Small businesses have suffered enough over the course of the pandemic and need our help. This big bold offer is the way to show our commitment to small businesses and ensure they can thrive in 2022.

Zöe Franklin
Liberal Democrat Parliamentary Spokesperson for Guildford, Cranleigh and our villages

3rd December 2021

In detail: How the tax cut would work and how it would be funded

Quadrupling the Employment Allowance to £16,000

The Liberal Democrats are calling for a tax cut that would save small businesses up to £16,000 a year. This tax cut would be achieved by quadrupling the Employment Allowance to £16,000.

  • The tax cut would allow any small business whose annual NICs bill is less than £100,000 to employ 5 people without paying any NICs - provided they are paid the median UK salary (£31,285).
  • 1.1 million businesses would be eligible for this tax cut, which could give them a cash injection of up to £16,000 a year. 86% of claimants could end up employing at least half their staff tax-free (930,000 EA claimants employ 1-9 people).
  • This tax cut should stay in place for a minimum of two years to support the UK's economic recovery from Covid-19. It should then be reviewed and extended accordingly.
  • According to the ONS, UK median annual pay for 2020-21 stood at £31,285. A salary at that level equates to employer's NICs worth £3,097 at the current rate of employer's NI, and £3,378 at the new rate of NI set to be introduced in April 2022.
  • We estimate that this policy would cost £5.5 billion a year. According to HMRC, raising the EA by £1,000 (from £3,000 to £4,000) will cost the Government £455 million in 2021-22. This implies the current cost of the policy at £4,000 is £1.82 billion. Quadrupling the allowance would cost an additional £5.5 billion compared to the policy's current cost.
  • This means that this £5.5 billion cash injection would translate to an average tax saving of £5,000 across the 1.1 million eligible businesses.
  • Employment Allowance takeup statistics for 2020-21, including takeup on a regional and constituency basis can be found here.

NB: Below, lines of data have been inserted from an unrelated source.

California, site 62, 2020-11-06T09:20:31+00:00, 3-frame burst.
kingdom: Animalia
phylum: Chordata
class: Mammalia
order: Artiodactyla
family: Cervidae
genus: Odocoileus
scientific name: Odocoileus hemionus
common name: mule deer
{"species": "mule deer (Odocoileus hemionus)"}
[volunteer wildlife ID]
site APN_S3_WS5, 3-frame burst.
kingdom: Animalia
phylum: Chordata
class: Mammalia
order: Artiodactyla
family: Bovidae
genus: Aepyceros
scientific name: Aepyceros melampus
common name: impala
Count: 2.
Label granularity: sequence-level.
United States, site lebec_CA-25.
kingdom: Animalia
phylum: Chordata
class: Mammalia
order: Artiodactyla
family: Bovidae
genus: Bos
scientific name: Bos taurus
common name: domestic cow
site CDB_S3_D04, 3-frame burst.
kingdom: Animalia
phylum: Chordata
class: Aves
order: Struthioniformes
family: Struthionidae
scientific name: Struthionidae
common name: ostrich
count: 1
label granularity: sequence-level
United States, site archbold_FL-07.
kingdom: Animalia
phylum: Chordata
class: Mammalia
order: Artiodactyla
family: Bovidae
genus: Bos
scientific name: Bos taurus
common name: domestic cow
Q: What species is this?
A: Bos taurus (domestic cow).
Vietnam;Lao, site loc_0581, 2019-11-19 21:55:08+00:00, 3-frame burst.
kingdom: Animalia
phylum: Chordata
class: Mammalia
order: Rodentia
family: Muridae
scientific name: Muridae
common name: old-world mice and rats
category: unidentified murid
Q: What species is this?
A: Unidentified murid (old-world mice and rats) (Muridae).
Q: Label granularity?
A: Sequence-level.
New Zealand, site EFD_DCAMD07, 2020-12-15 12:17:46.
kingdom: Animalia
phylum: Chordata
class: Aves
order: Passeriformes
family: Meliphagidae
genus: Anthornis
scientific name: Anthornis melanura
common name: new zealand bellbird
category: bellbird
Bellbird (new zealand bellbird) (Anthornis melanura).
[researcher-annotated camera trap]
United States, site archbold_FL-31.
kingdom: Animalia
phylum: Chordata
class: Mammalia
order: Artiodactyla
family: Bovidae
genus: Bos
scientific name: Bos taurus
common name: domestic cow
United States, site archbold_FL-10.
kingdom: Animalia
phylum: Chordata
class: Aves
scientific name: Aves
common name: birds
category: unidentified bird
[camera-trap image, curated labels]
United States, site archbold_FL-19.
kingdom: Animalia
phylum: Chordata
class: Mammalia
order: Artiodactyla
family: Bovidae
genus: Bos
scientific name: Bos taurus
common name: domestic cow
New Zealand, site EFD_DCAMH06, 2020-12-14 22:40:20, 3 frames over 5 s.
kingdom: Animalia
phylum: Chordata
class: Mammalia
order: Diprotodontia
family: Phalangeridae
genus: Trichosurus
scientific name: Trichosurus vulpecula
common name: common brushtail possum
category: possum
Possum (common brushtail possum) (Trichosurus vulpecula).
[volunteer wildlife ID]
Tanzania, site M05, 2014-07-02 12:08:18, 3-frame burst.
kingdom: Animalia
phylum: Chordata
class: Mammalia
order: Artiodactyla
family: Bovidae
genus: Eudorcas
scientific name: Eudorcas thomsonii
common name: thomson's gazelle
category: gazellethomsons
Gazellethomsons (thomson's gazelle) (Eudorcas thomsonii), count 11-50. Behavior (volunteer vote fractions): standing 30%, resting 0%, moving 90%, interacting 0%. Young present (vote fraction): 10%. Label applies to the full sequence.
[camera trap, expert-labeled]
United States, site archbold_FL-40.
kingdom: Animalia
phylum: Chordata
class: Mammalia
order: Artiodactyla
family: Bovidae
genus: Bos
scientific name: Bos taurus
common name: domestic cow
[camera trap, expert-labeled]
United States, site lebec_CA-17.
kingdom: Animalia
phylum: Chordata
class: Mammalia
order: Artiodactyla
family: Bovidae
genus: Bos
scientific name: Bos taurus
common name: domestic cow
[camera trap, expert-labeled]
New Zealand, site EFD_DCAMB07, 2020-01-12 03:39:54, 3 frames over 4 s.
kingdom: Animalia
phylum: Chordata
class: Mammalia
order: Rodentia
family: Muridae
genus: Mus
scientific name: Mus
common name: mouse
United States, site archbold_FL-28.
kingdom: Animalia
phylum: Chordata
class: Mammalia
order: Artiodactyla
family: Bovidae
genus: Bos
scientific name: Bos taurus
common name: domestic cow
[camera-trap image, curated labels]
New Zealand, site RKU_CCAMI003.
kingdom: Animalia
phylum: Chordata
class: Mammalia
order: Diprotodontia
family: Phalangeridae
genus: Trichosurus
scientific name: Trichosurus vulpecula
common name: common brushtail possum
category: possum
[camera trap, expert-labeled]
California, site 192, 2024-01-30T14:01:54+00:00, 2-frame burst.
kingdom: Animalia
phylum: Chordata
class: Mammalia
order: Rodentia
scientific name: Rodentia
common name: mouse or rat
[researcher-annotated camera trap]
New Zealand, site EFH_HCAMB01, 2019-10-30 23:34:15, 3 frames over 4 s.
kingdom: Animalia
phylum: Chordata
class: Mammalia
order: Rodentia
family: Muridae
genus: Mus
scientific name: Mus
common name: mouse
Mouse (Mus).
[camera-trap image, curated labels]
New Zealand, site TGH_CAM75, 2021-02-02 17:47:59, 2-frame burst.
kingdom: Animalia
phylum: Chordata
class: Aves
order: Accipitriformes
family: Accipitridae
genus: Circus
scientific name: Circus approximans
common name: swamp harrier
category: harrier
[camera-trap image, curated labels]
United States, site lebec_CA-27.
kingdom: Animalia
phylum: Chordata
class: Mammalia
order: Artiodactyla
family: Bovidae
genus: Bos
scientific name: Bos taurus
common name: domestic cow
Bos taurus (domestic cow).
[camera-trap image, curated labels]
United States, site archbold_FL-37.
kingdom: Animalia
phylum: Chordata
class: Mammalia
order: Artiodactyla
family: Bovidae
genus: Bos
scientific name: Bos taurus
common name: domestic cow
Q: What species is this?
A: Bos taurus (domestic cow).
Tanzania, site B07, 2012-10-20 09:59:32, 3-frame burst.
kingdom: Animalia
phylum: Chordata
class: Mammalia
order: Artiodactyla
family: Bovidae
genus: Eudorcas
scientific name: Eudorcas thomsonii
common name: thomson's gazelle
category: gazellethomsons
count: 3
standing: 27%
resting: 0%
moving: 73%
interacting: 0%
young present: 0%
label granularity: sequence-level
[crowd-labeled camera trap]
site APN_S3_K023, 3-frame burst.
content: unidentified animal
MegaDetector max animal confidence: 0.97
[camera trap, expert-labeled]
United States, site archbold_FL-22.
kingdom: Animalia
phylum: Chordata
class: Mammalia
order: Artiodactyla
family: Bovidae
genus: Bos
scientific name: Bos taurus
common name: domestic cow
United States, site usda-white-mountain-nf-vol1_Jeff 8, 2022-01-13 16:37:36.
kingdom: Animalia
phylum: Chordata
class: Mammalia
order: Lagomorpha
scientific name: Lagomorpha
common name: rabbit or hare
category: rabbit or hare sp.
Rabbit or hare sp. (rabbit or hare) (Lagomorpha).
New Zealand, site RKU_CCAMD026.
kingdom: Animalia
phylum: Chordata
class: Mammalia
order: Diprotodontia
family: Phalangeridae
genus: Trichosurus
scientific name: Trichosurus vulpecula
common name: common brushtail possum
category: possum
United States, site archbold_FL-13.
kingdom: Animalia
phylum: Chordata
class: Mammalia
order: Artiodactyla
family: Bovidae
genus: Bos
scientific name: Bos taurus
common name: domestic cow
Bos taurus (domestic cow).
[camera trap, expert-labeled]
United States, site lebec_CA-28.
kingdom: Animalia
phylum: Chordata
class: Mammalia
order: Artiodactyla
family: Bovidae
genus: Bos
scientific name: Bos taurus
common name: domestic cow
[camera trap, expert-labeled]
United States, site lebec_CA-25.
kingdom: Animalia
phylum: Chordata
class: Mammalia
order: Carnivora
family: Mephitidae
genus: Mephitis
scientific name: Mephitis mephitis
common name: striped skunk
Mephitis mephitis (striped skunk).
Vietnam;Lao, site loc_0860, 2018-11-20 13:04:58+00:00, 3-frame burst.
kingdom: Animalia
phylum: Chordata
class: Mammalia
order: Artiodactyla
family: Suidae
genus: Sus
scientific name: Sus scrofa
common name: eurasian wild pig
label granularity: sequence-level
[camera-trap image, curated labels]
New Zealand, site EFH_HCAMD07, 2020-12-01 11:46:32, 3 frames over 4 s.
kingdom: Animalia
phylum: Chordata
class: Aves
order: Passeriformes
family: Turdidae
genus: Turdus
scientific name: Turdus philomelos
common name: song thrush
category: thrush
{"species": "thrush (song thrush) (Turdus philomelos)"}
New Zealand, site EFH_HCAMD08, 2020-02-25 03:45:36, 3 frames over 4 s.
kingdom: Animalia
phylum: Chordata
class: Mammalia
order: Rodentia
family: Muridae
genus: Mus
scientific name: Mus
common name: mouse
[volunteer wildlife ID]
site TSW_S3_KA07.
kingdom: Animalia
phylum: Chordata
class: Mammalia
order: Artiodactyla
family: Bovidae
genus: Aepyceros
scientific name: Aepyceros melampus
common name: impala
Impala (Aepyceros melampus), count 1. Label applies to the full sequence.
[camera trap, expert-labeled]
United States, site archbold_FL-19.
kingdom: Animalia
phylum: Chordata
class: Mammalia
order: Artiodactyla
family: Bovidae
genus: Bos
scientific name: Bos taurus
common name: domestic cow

SMEs affected by the National Insurance rise per constituency - House of Commons Library Methodology

  • Local area data shows that there are 2.77 million VAT and/or PAYE based enterprises in the UK. This suggests that there are around 1.17 million businesses with 0 employees (2.77 million minus the Government's estimate of 1.6 million businesses with at least 1 employee). These 1.17 million businesses were shared across local areas using each area's share of the UK's businesses with 0-4 employees.
  • The Library shared the estimated 640,000 businesses that won't pay the levy between local areas using the share of the UK's businesses with 0-4 employees in each area (the same approach as with the 1.17 million businesses with 0 employees).
  • For each local area, there is data on the number of businesses with 0-4 employees. The Library estimated the number of businesses in each area with 1-4 employees who are paying some additional NICs by subtracting the estimates that come out of the two above bullet points from the actual data on businesses with 0-4 employees.
  • The Library assumed that all businesses with over 4 employees will pay the health and social care levy.
  • This analysis does not account for different earning levels in each area and therefore should be seen as an indicative estimate.